**What the exercise asks**: Copy the whole passage below on the antifungal feeding experiment, word for word.

Reading passage Start Marker

A group of 15 first instar nymphs of D. opuntiae was fed on a prickly pear pad of Opuntia ficus-indica injected with 5 ml of 20 μg ml−1 antifungal cocktail of Ketoconazol (Sigma), Anfotericine B (Sigma), and Fludioxonil (Sigma). Fleshy leaves were injected weekly for 4 weeks and then female insects were removed. O. ficus-indica leaves without antifungal were similarly infested and used as negative controls. After treatment, a pool of six individuals of each leaf was used to measure differences in dry weight, UA content and uricase activity. Five replicates of this experiment were performed. UA content, uricase activity and dry weight data were compared between controls and treatments using a t-test.

Fluorescent In situ Hybridization (FISH)

Reading passage End Marker
Data Start Marker

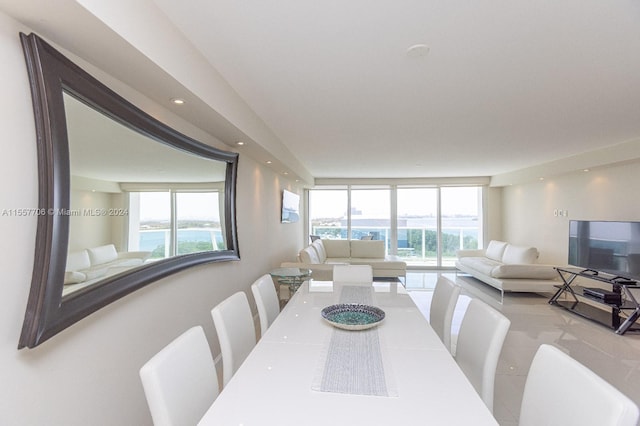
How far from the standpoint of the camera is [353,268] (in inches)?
118

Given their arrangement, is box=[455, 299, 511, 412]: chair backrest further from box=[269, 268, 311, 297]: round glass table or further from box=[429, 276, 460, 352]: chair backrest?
box=[269, 268, 311, 297]: round glass table

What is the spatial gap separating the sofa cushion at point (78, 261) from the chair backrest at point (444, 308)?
85.4 inches

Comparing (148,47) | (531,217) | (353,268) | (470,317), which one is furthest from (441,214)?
(148,47)

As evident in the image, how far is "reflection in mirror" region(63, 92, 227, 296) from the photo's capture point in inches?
50.4

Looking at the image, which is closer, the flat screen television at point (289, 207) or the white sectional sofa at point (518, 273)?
the white sectional sofa at point (518, 273)

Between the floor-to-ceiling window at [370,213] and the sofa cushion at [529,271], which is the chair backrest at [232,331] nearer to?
the sofa cushion at [529,271]

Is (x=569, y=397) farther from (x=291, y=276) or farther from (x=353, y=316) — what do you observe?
(x=291, y=276)

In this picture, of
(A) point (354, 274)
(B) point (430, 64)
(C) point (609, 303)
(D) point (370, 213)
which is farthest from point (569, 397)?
(D) point (370, 213)

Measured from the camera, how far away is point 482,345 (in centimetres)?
160

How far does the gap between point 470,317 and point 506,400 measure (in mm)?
1007

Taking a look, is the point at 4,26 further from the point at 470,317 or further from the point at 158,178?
the point at 470,317

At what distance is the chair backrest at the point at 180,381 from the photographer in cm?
98

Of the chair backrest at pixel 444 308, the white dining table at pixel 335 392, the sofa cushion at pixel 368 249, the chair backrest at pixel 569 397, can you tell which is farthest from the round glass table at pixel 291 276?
the sofa cushion at pixel 368 249

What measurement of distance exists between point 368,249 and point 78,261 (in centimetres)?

Data End Marker

**Result for this task**:
A group of 15 first instar nymphs of D. opuntiae was fed on a prickly pear pad of Opuntia ficus-indica injected with 5 ml of 20 μg ml−1 antifungal cocktail of Ketoconazol (Sigma), Anfotericine B (Sigma), and Fludioxonil (Sigma). Fleshy leaves were injected weekly for 4 weeks and then female insects were removed. O. ficus-indica leaves without antifungal were similarly infested and used as negative controls. After treatment, a pool of six individuals of each leaf was used to measure differences in dry weight, UA content and uricase activity. Five replicates of this experiment were performed. UA content, uricase activity and dry weight data were compared between controls and treatments using a t-test.

Fluorescent In situ Hybridization (FISH)